As an example, Shepard shared some results on an HPC physics application called S3D that is commonly used to simulate fuel ignition. “It is a very interesting workflow in that you are looking at the transformation of materials as you are modeling them,” explains Shepard. “It is very complex, and notorious for I/O patterns that have small files and are fragmented, which is something that a parallel file system has a lot of trouble with because you end up with a lot of contention against the file system itself.”
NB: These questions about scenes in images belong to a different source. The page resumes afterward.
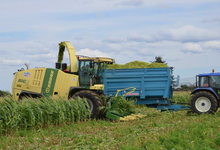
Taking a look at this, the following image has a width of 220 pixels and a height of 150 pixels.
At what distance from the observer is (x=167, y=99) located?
1440cm

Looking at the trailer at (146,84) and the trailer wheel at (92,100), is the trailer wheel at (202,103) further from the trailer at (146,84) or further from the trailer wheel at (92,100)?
the trailer wheel at (92,100)

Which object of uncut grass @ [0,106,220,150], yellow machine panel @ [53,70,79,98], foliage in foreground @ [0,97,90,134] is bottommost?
uncut grass @ [0,106,220,150]

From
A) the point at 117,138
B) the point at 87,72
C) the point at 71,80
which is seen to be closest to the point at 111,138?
the point at 117,138

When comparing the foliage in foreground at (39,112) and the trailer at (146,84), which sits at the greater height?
the trailer at (146,84)

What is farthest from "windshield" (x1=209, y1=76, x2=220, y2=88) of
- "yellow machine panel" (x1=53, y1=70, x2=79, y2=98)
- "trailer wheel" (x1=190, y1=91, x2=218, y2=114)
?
"yellow machine panel" (x1=53, y1=70, x2=79, y2=98)

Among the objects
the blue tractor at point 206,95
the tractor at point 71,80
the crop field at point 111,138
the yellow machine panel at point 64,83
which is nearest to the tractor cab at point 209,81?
the blue tractor at point 206,95

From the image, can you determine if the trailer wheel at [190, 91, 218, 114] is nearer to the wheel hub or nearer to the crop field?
the wheel hub

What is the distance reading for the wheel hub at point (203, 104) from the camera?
13008mm

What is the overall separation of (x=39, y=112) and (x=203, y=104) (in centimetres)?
695

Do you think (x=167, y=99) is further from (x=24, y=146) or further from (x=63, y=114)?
(x=24, y=146)

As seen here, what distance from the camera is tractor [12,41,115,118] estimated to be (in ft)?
42.5

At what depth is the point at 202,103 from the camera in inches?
516

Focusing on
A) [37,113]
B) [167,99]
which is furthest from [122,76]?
[37,113]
In the use case cited above, the customer above had a parallel file system that was capable of handling 4 GB/sec of bandwidth into the parallel file system, which Shepard said is typical of many HPC environments these days, but was only getting 25 MB/sec of performance out of the file system because of choppy I/O. Because of file locking contention, this customer ended up with a crippling performance hit, and it affected other workloads besides S3D that were running concurrently on the system. By adding the IME14K burst buffer, which was sized to take the full I/O load at 4 GB/sec, both the file system client and the file system itself could run at the speed it was originally intended to.
The IME14K will be used in a number of different roles in HPC shops, says Shepard. This includes being used as a burst buffer, where a workload has a big spike in I/O needs at some point and would normally choke the file system and the IME14K will sit as a shock absorber; checkpointing of an application state at periodic intervals is also a burst buffer use case. This is better than adding storage servers and drive spindles just to boost the I/O capacity of the parallel file system. The IME14K will also be used as a file accelerator for those workloads where POSIX locking becomes a bottleneck. The device will also be used as an application optimizer for writing fragmented I/O to the parallel file system in an orderly fashion, thereby attaining the expected performance out of that file system and getting rid of the “I/O blender” scenario that can plague HPC and virtualized enterprise workloads. (In the S3D example above, all three of these issues were happening at the same time.) The IME14K will also be used as what Shepard calls a “core extender,” which means that if need be, DDN can hang terabytes or petabytes of flash storage using the fast NVMe protocol for low latency off of clusters. This would be used for a dataset that is too large to fit into main memory in the cluster, but which is too latency sensitive to be pushed out to disks. In essence, no dataset is too big to be fast – provided you have enough cash to pay for flash, of course.
DDN did not provide pricing on the IME14K all-flash arrays, which will ship this quarter to select customers with general availability in the first quarter of next year.
What DDN will be focusing on is that the IME14K will allow customers to not have to build out their parallel file system infrastructure to boost performance, and in one example, Shepherd says that using this all-flash device as a go-between can make a $5 million cluster perform like a $100 million machine with a hefty disk-based parallel file system. This, more than anything else, explains why the storage hierarchy is being broken up and expanded by flash and other non-volatile storage. It is the only way to make things work better.